— Problem description —
Quote every line of the data below as it stands, omitting pictures.

— Dataset entries —
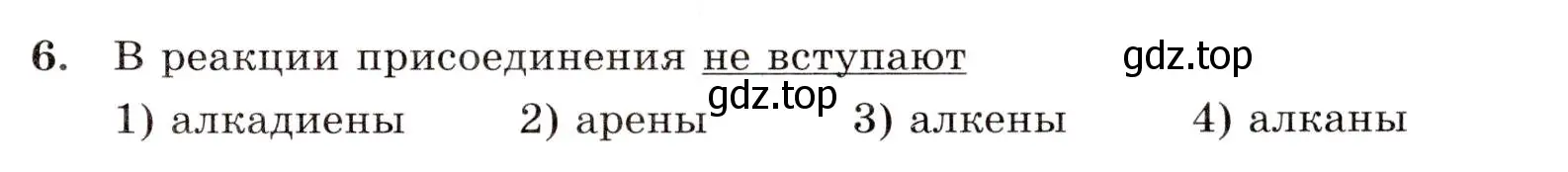 Условие номер 6 (страница 123) гдз по химии 10 класс Габриелян, Лысова, проверочные и контрольные работы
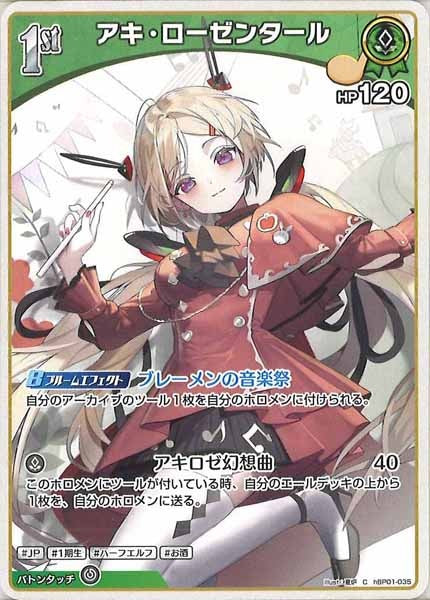 [hBP01]アキ・ローゼンタール【C】hBP01-035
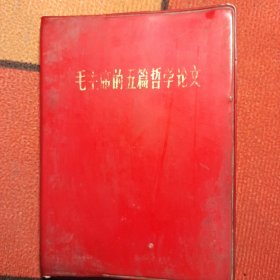 毛主席的五篇哲学论文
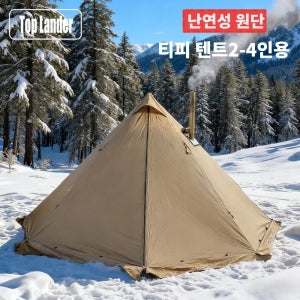 4계절 캠핑용 스토브 잭이 있는 방수 티피 텐트 (2~4인용) 겨울 낚시 하이킹 생존 부시크래프트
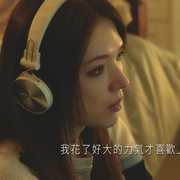 点击查看图片 不够善良的我们 不夠善良的我們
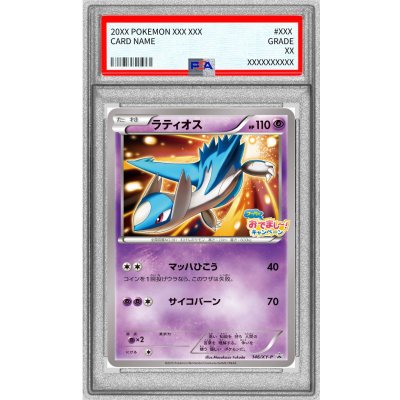 [*Condition: Poor / PSA 10 Certified] Latios [P] {146/XY-P} 1枚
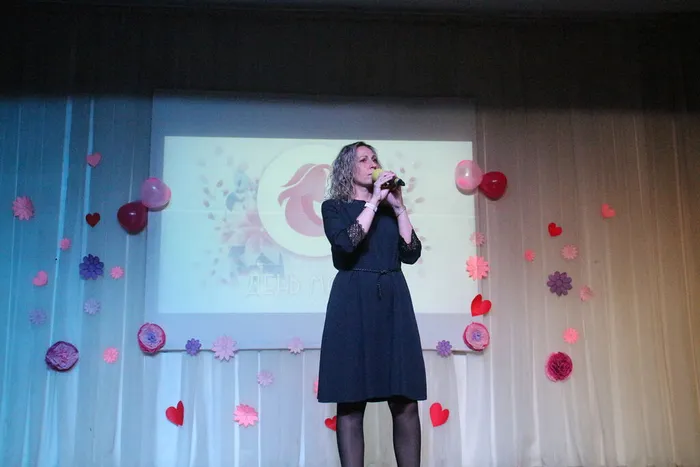 «За всё тебя благодарю!»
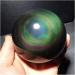 JUKUCKV Spiritual Support Rainbow Cat Eye Obsidian Quartz Crystal Sphere - Unique Gemstone Healing Ball - Buy Online on GoSupps.com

— Task answer —
 Условие номер 6 (страница 123) гдз по химии 10 класс Габриелян, Лысова, проверочные и контрольные работы
 [hBP01]アキ・ローゼンタール【C】hBP01-035
 毛主席的五篇哲学论文
 4계절 캠핑용 스토브 잭이 있는 방수 티피 텐트 (2~4인용) 겨울 낚시 하이킹 생존 부시크래프트
 点击查看图片 不够善良的我们 不夠善良的我們
 [*Condition: Poor / PSA 10 Certified] Latios [P] {146/XY-P} 1枚
 «За всё тебя благодарю!»
 JUKUCKV Spiritual Support Rainbow Cat Eye Obsidian Quartz Crystal Sphere - Unique Gemstone Healing Ball - Buy Online on GoSupps.com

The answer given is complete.